The next year, the first copyrighted version of Happy Birthday was published by Clayton F. Summy Company.
 
 
The Hills were to have rights over the song if it was sung for profit until 1991, and this was extended under current law until 2030. In 1988, after a series of acquisitions, Warner Music became owners of the song and benefited from its reported $2 million of royalties per year. The Hill Foundation, set up in the sisters' honour, has collected half of all royalties since 1893, with some going to their nephew Archibald, after Patty's death in 1946.
 
Many have argued that Happy Birthday belongs in the public domain. The best case was put forward by Robert Brauneis in his 2010 paper, Copywright and the World's Most Popular Song. Brauneis used more than 200 documents from six historical archives from across America, to put the Hills' ownership of the melody into dispute and show that the writer of the lyrics has never been recorded.
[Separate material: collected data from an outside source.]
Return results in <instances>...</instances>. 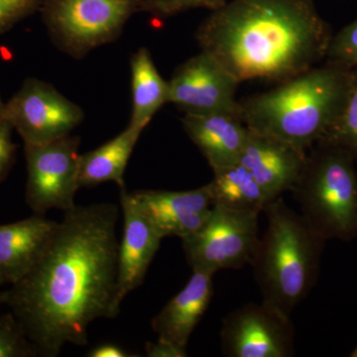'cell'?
I'll return each mask as SVG.
<instances>
[{
	"label": "cell",
	"mask_w": 357,
	"mask_h": 357,
	"mask_svg": "<svg viewBox=\"0 0 357 357\" xmlns=\"http://www.w3.org/2000/svg\"><path fill=\"white\" fill-rule=\"evenodd\" d=\"M192 275L184 288L174 296L154 317L152 330L158 340L187 349L196 326L210 306L213 295L211 272L192 270Z\"/></svg>",
	"instance_id": "16"
},
{
	"label": "cell",
	"mask_w": 357,
	"mask_h": 357,
	"mask_svg": "<svg viewBox=\"0 0 357 357\" xmlns=\"http://www.w3.org/2000/svg\"><path fill=\"white\" fill-rule=\"evenodd\" d=\"M220 340L229 357L295 356V330L290 316L262 301L229 312L222 321Z\"/></svg>",
	"instance_id": "10"
},
{
	"label": "cell",
	"mask_w": 357,
	"mask_h": 357,
	"mask_svg": "<svg viewBox=\"0 0 357 357\" xmlns=\"http://www.w3.org/2000/svg\"><path fill=\"white\" fill-rule=\"evenodd\" d=\"M1 293L2 292H0V307L3 305V303H2Z\"/></svg>",
	"instance_id": "31"
},
{
	"label": "cell",
	"mask_w": 357,
	"mask_h": 357,
	"mask_svg": "<svg viewBox=\"0 0 357 357\" xmlns=\"http://www.w3.org/2000/svg\"><path fill=\"white\" fill-rule=\"evenodd\" d=\"M25 199L35 215L75 208L79 188V138L67 135L40 145H24Z\"/></svg>",
	"instance_id": "8"
},
{
	"label": "cell",
	"mask_w": 357,
	"mask_h": 357,
	"mask_svg": "<svg viewBox=\"0 0 357 357\" xmlns=\"http://www.w3.org/2000/svg\"><path fill=\"white\" fill-rule=\"evenodd\" d=\"M182 124L213 171L239 161L248 135V128L239 114H184Z\"/></svg>",
	"instance_id": "17"
},
{
	"label": "cell",
	"mask_w": 357,
	"mask_h": 357,
	"mask_svg": "<svg viewBox=\"0 0 357 357\" xmlns=\"http://www.w3.org/2000/svg\"><path fill=\"white\" fill-rule=\"evenodd\" d=\"M326 62L354 70L357 68V20L333 35L326 51Z\"/></svg>",
	"instance_id": "23"
},
{
	"label": "cell",
	"mask_w": 357,
	"mask_h": 357,
	"mask_svg": "<svg viewBox=\"0 0 357 357\" xmlns=\"http://www.w3.org/2000/svg\"><path fill=\"white\" fill-rule=\"evenodd\" d=\"M143 130L128 124V128L93 151L82 154L79 162V185L93 187L102 183L114 182L126 187L124 173Z\"/></svg>",
	"instance_id": "18"
},
{
	"label": "cell",
	"mask_w": 357,
	"mask_h": 357,
	"mask_svg": "<svg viewBox=\"0 0 357 357\" xmlns=\"http://www.w3.org/2000/svg\"><path fill=\"white\" fill-rule=\"evenodd\" d=\"M131 194L162 238L191 236L206 222L213 208L208 184L191 191L138 190Z\"/></svg>",
	"instance_id": "13"
},
{
	"label": "cell",
	"mask_w": 357,
	"mask_h": 357,
	"mask_svg": "<svg viewBox=\"0 0 357 357\" xmlns=\"http://www.w3.org/2000/svg\"><path fill=\"white\" fill-rule=\"evenodd\" d=\"M307 152L248 129L239 163L250 171L270 199L292 191L299 178Z\"/></svg>",
	"instance_id": "14"
},
{
	"label": "cell",
	"mask_w": 357,
	"mask_h": 357,
	"mask_svg": "<svg viewBox=\"0 0 357 357\" xmlns=\"http://www.w3.org/2000/svg\"><path fill=\"white\" fill-rule=\"evenodd\" d=\"M196 37L239 83L279 84L325 60L333 33L312 0H227Z\"/></svg>",
	"instance_id": "2"
},
{
	"label": "cell",
	"mask_w": 357,
	"mask_h": 357,
	"mask_svg": "<svg viewBox=\"0 0 357 357\" xmlns=\"http://www.w3.org/2000/svg\"><path fill=\"white\" fill-rule=\"evenodd\" d=\"M130 68L132 112L129 124L144 130L156 112L169 103V83L159 74L146 48L134 54Z\"/></svg>",
	"instance_id": "19"
},
{
	"label": "cell",
	"mask_w": 357,
	"mask_h": 357,
	"mask_svg": "<svg viewBox=\"0 0 357 357\" xmlns=\"http://www.w3.org/2000/svg\"><path fill=\"white\" fill-rule=\"evenodd\" d=\"M351 357H357V347H356V349H354V351H352V352L351 354Z\"/></svg>",
	"instance_id": "30"
},
{
	"label": "cell",
	"mask_w": 357,
	"mask_h": 357,
	"mask_svg": "<svg viewBox=\"0 0 357 357\" xmlns=\"http://www.w3.org/2000/svg\"><path fill=\"white\" fill-rule=\"evenodd\" d=\"M119 190L123 234L117 259L116 305L121 309L129 294L142 285L163 238L140 210L132 194L126 187Z\"/></svg>",
	"instance_id": "12"
},
{
	"label": "cell",
	"mask_w": 357,
	"mask_h": 357,
	"mask_svg": "<svg viewBox=\"0 0 357 357\" xmlns=\"http://www.w3.org/2000/svg\"><path fill=\"white\" fill-rule=\"evenodd\" d=\"M227 2V0H148L144 13L152 14L155 17L168 18L191 9L217 10Z\"/></svg>",
	"instance_id": "24"
},
{
	"label": "cell",
	"mask_w": 357,
	"mask_h": 357,
	"mask_svg": "<svg viewBox=\"0 0 357 357\" xmlns=\"http://www.w3.org/2000/svg\"><path fill=\"white\" fill-rule=\"evenodd\" d=\"M41 0H0V32L31 13Z\"/></svg>",
	"instance_id": "25"
},
{
	"label": "cell",
	"mask_w": 357,
	"mask_h": 357,
	"mask_svg": "<svg viewBox=\"0 0 357 357\" xmlns=\"http://www.w3.org/2000/svg\"><path fill=\"white\" fill-rule=\"evenodd\" d=\"M258 213H246L213 206L201 229L182 239L192 270L211 272L239 269L250 264L258 236Z\"/></svg>",
	"instance_id": "7"
},
{
	"label": "cell",
	"mask_w": 357,
	"mask_h": 357,
	"mask_svg": "<svg viewBox=\"0 0 357 357\" xmlns=\"http://www.w3.org/2000/svg\"><path fill=\"white\" fill-rule=\"evenodd\" d=\"M35 356L36 347L13 312L0 314V357Z\"/></svg>",
	"instance_id": "22"
},
{
	"label": "cell",
	"mask_w": 357,
	"mask_h": 357,
	"mask_svg": "<svg viewBox=\"0 0 357 357\" xmlns=\"http://www.w3.org/2000/svg\"><path fill=\"white\" fill-rule=\"evenodd\" d=\"M208 185L213 206L229 210L260 213L273 201L239 162L213 171V180Z\"/></svg>",
	"instance_id": "20"
},
{
	"label": "cell",
	"mask_w": 357,
	"mask_h": 357,
	"mask_svg": "<svg viewBox=\"0 0 357 357\" xmlns=\"http://www.w3.org/2000/svg\"><path fill=\"white\" fill-rule=\"evenodd\" d=\"M292 192L301 215L325 241L357 236V172L351 155L317 143Z\"/></svg>",
	"instance_id": "5"
},
{
	"label": "cell",
	"mask_w": 357,
	"mask_h": 357,
	"mask_svg": "<svg viewBox=\"0 0 357 357\" xmlns=\"http://www.w3.org/2000/svg\"><path fill=\"white\" fill-rule=\"evenodd\" d=\"M264 213L266 230L250 264L263 301L291 317L316 283L326 241L280 197Z\"/></svg>",
	"instance_id": "4"
},
{
	"label": "cell",
	"mask_w": 357,
	"mask_h": 357,
	"mask_svg": "<svg viewBox=\"0 0 357 357\" xmlns=\"http://www.w3.org/2000/svg\"><path fill=\"white\" fill-rule=\"evenodd\" d=\"M112 203L76 206L65 211L50 244L20 281L1 293L36 347L57 357L67 344H89V326L114 319L116 305L117 222Z\"/></svg>",
	"instance_id": "1"
},
{
	"label": "cell",
	"mask_w": 357,
	"mask_h": 357,
	"mask_svg": "<svg viewBox=\"0 0 357 357\" xmlns=\"http://www.w3.org/2000/svg\"><path fill=\"white\" fill-rule=\"evenodd\" d=\"M13 129L2 112L0 114V183L6 178L15 155L16 146L11 139Z\"/></svg>",
	"instance_id": "26"
},
{
	"label": "cell",
	"mask_w": 357,
	"mask_h": 357,
	"mask_svg": "<svg viewBox=\"0 0 357 357\" xmlns=\"http://www.w3.org/2000/svg\"><path fill=\"white\" fill-rule=\"evenodd\" d=\"M89 357H129L133 356V354H129V352L124 351L119 345L114 344H102L93 347L89 352Z\"/></svg>",
	"instance_id": "28"
},
{
	"label": "cell",
	"mask_w": 357,
	"mask_h": 357,
	"mask_svg": "<svg viewBox=\"0 0 357 357\" xmlns=\"http://www.w3.org/2000/svg\"><path fill=\"white\" fill-rule=\"evenodd\" d=\"M148 0H41L45 24L52 38L73 57L114 41Z\"/></svg>",
	"instance_id": "6"
},
{
	"label": "cell",
	"mask_w": 357,
	"mask_h": 357,
	"mask_svg": "<svg viewBox=\"0 0 357 357\" xmlns=\"http://www.w3.org/2000/svg\"><path fill=\"white\" fill-rule=\"evenodd\" d=\"M57 225L41 215L0 225V287L13 285L29 273L50 244Z\"/></svg>",
	"instance_id": "15"
},
{
	"label": "cell",
	"mask_w": 357,
	"mask_h": 357,
	"mask_svg": "<svg viewBox=\"0 0 357 357\" xmlns=\"http://www.w3.org/2000/svg\"><path fill=\"white\" fill-rule=\"evenodd\" d=\"M145 352L148 357H185L187 351L184 347H178L165 340H158L155 342H147Z\"/></svg>",
	"instance_id": "27"
},
{
	"label": "cell",
	"mask_w": 357,
	"mask_h": 357,
	"mask_svg": "<svg viewBox=\"0 0 357 357\" xmlns=\"http://www.w3.org/2000/svg\"><path fill=\"white\" fill-rule=\"evenodd\" d=\"M169 83V103L185 114H239V82L220 62L201 51L177 68Z\"/></svg>",
	"instance_id": "11"
},
{
	"label": "cell",
	"mask_w": 357,
	"mask_h": 357,
	"mask_svg": "<svg viewBox=\"0 0 357 357\" xmlns=\"http://www.w3.org/2000/svg\"><path fill=\"white\" fill-rule=\"evenodd\" d=\"M4 109V103L2 102L1 98H0V114L3 112Z\"/></svg>",
	"instance_id": "29"
},
{
	"label": "cell",
	"mask_w": 357,
	"mask_h": 357,
	"mask_svg": "<svg viewBox=\"0 0 357 357\" xmlns=\"http://www.w3.org/2000/svg\"><path fill=\"white\" fill-rule=\"evenodd\" d=\"M318 143L340 148L357 160V68L351 70L340 114Z\"/></svg>",
	"instance_id": "21"
},
{
	"label": "cell",
	"mask_w": 357,
	"mask_h": 357,
	"mask_svg": "<svg viewBox=\"0 0 357 357\" xmlns=\"http://www.w3.org/2000/svg\"><path fill=\"white\" fill-rule=\"evenodd\" d=\"M3 115L24 145L60 139L84 119V112L51 84L29 79L4 105Z\"/></svg>",
	"instance_id": "9"
},
{
	"label": "cell",
	"mask_w": 357,
	"mask_h": 357,
	"mask_svg": "<svg viewBox=\"0 0 357 357\" xmlns=\"http://www.w3.org/2000/svg\"><path fill=\"white\" fill-rule=\"evenodd\" d=\"M351 70L325 64L238 100L246 128L307 152L333 126L344 105Z\"/></svg>",
	"instance_id": "3"
}]
</instances>
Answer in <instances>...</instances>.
Even if the Hills really did own the song, they didn't properly renew the copyright in the Sixties.
 
Last summer, a filmmaker called Jennifer Nelson filed a lawsuit against Warner Music after they charged her $1500 to make a film about the song and include a clip of it. Finally, it seems, the courts will decide once and for all who owned Happy Birthday. The dispute has rumbled on for two years, but is nearing its end.
 
 
New evidence appeared two weeks ago which lawyers arguing against Warner Music say is a "smoking gun": a songbook from 1922 that includes the Happy Birthday tune and lyrics without any copyright notice.
 
 
It's proof, they say, that the song has been in the public domain for decades.
 
According to regional press Naples News, Warner has filed a motion opposing the request for a judgement based on this new evidence, and the Judge has given the plaintiffs a week to respond. Their lawyers say that a final ruling on who the copyright belongs to could arrive in a few weeks. A lawyer for the plaintiffs says they are "prepared to argue that Warner knowingly hid the songbook."
 
If the plaintiffs are successful, a trial would take place to detemine how much of the millions of dollars in royalty fees Warner would have to repay, if any.